● Your goal: Copy out the text of every record below, word for word, leaving out the pictures.

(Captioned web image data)
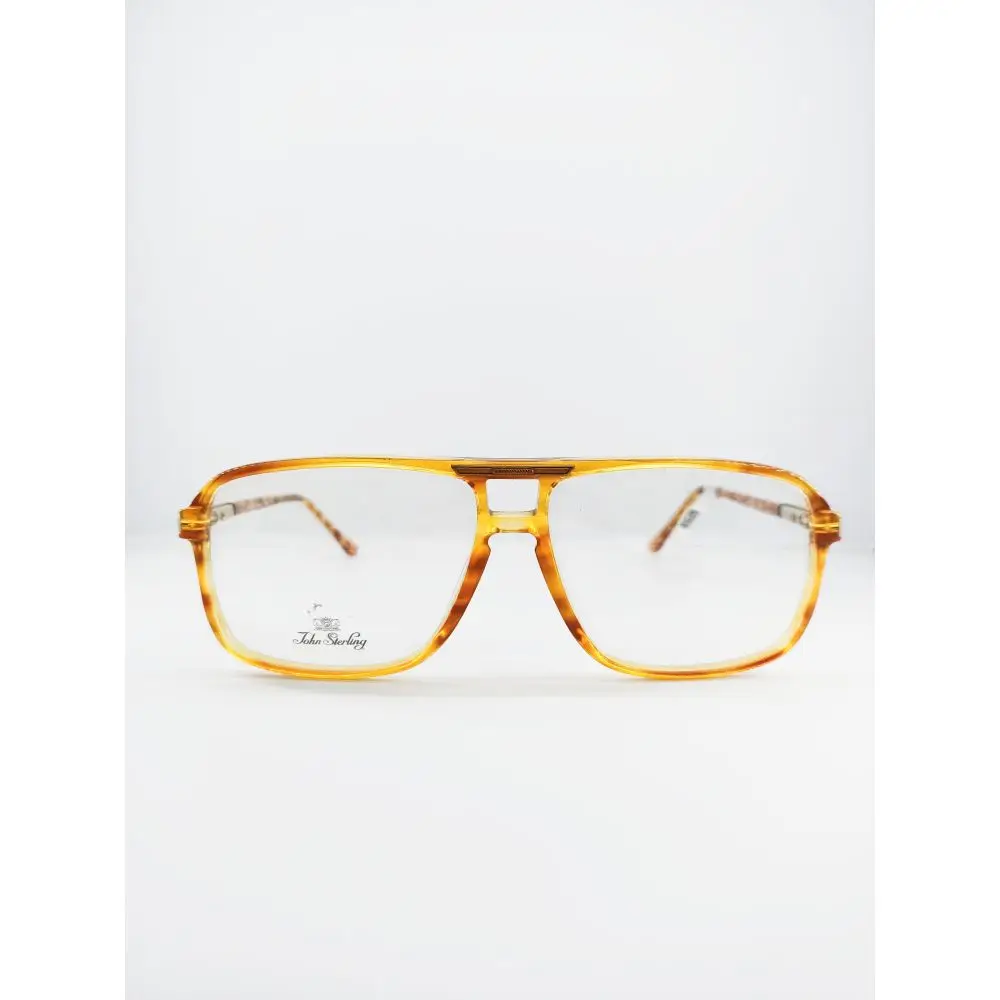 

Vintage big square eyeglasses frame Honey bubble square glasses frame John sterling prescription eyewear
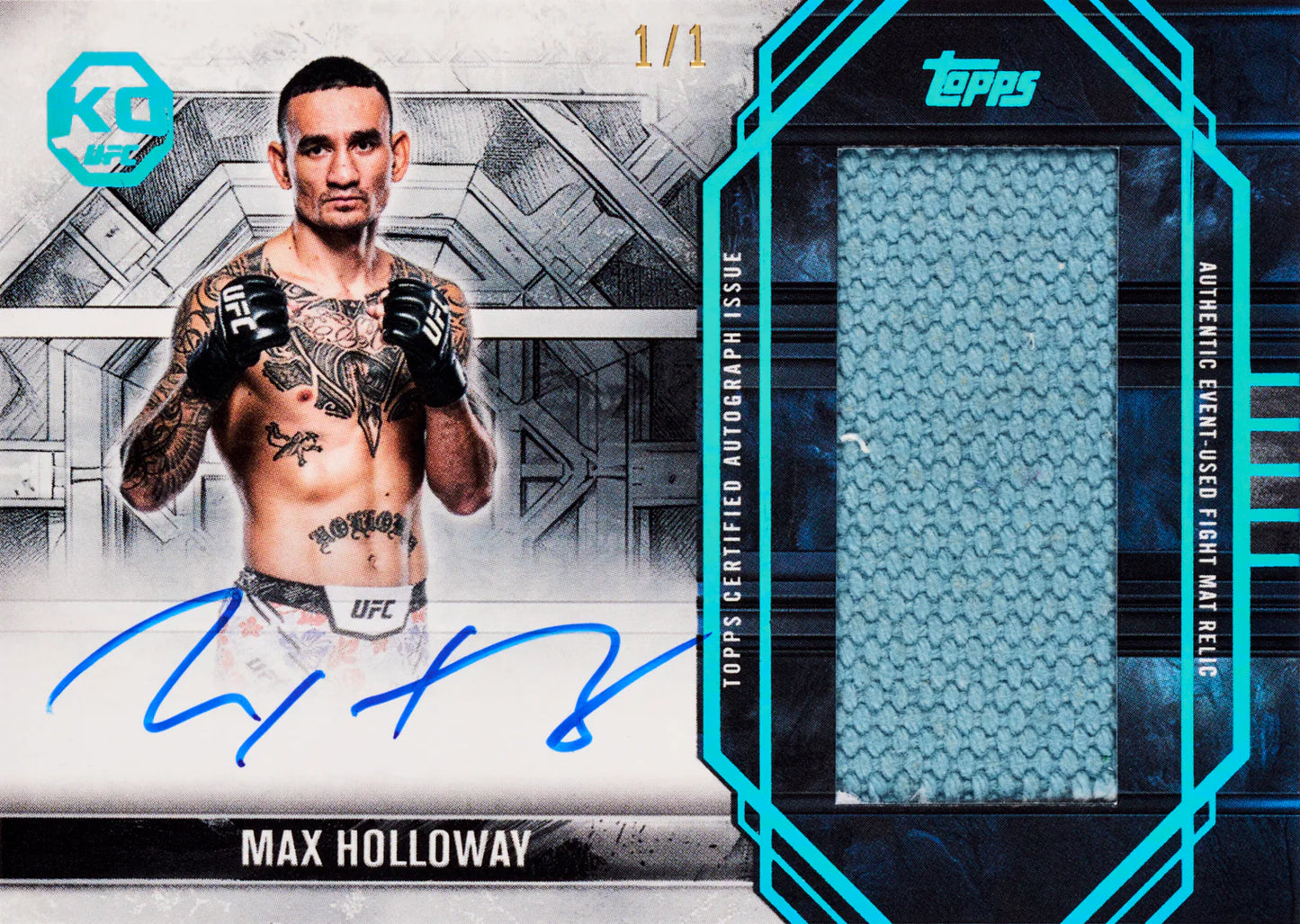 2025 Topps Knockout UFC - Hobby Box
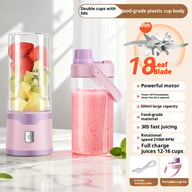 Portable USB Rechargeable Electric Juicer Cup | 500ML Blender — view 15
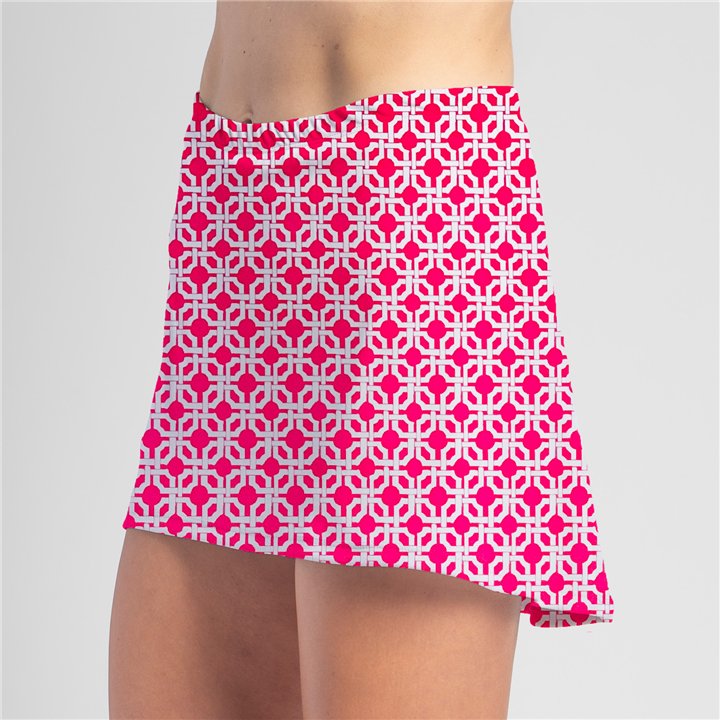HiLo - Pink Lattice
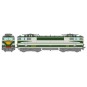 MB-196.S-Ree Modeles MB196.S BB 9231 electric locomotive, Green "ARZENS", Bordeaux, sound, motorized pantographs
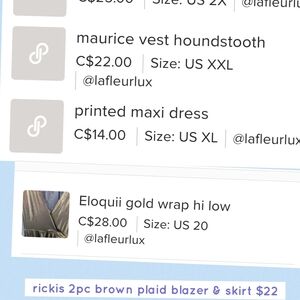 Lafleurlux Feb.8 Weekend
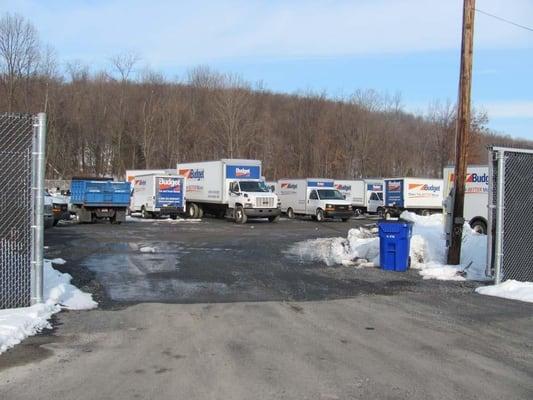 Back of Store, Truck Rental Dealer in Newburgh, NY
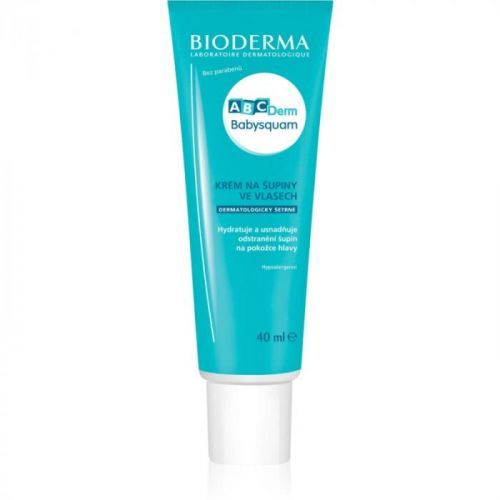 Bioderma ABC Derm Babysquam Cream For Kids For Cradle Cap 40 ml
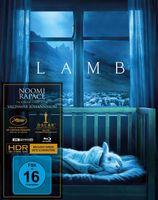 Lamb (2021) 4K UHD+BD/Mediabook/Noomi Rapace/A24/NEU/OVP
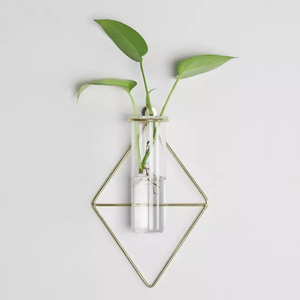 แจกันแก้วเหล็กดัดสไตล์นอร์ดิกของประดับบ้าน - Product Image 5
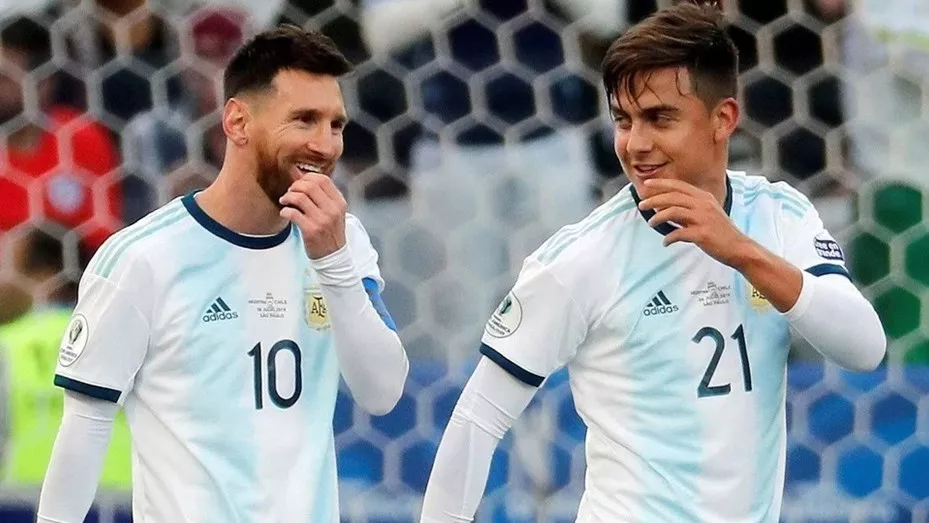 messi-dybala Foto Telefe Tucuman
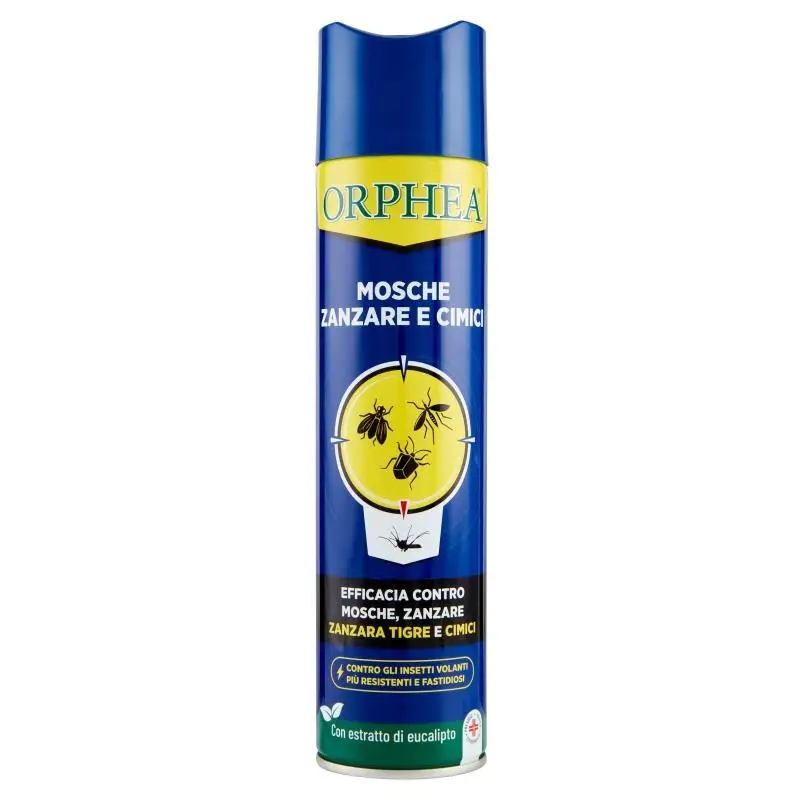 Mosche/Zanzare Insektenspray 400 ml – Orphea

● Output for this exercise:
Vintage big square eyeglasses frame Honey bubble square glasses frame John sterling prescription eyewear
 2025 Topps Knockout UFC - Hobby Box
 Portable USB Rechargeable Electric Juicer Cup | 500ML Blender — view 15
HiLo - Pink Lattice
 MB-196.S-Ree Modeles MB196.S BB 9231 electric locomotive, Green "ARZENS", Bordeaux, sound, motorized pantographs
 Lafleurlux Feb.8 Weekend
 Back of Store, Truck Rental Dealer in Newburgh, NY
 Bioderma ABC Derm Babysquam Cream For Kids For Cradle Cap 40 ml
 Lamb (2021) 4K UHD+BD/Mediabook/Noomi Rapace/A24/NEU/OVP
 แจกันแก้วเหล็กดัดสไตล์นอร์ดิกของประดับบ้าน - Product Image 5
 messi-dybala Foto Telefe Tucuman
 Mosche/Zanzare Insektenspray 400 ml – Orphea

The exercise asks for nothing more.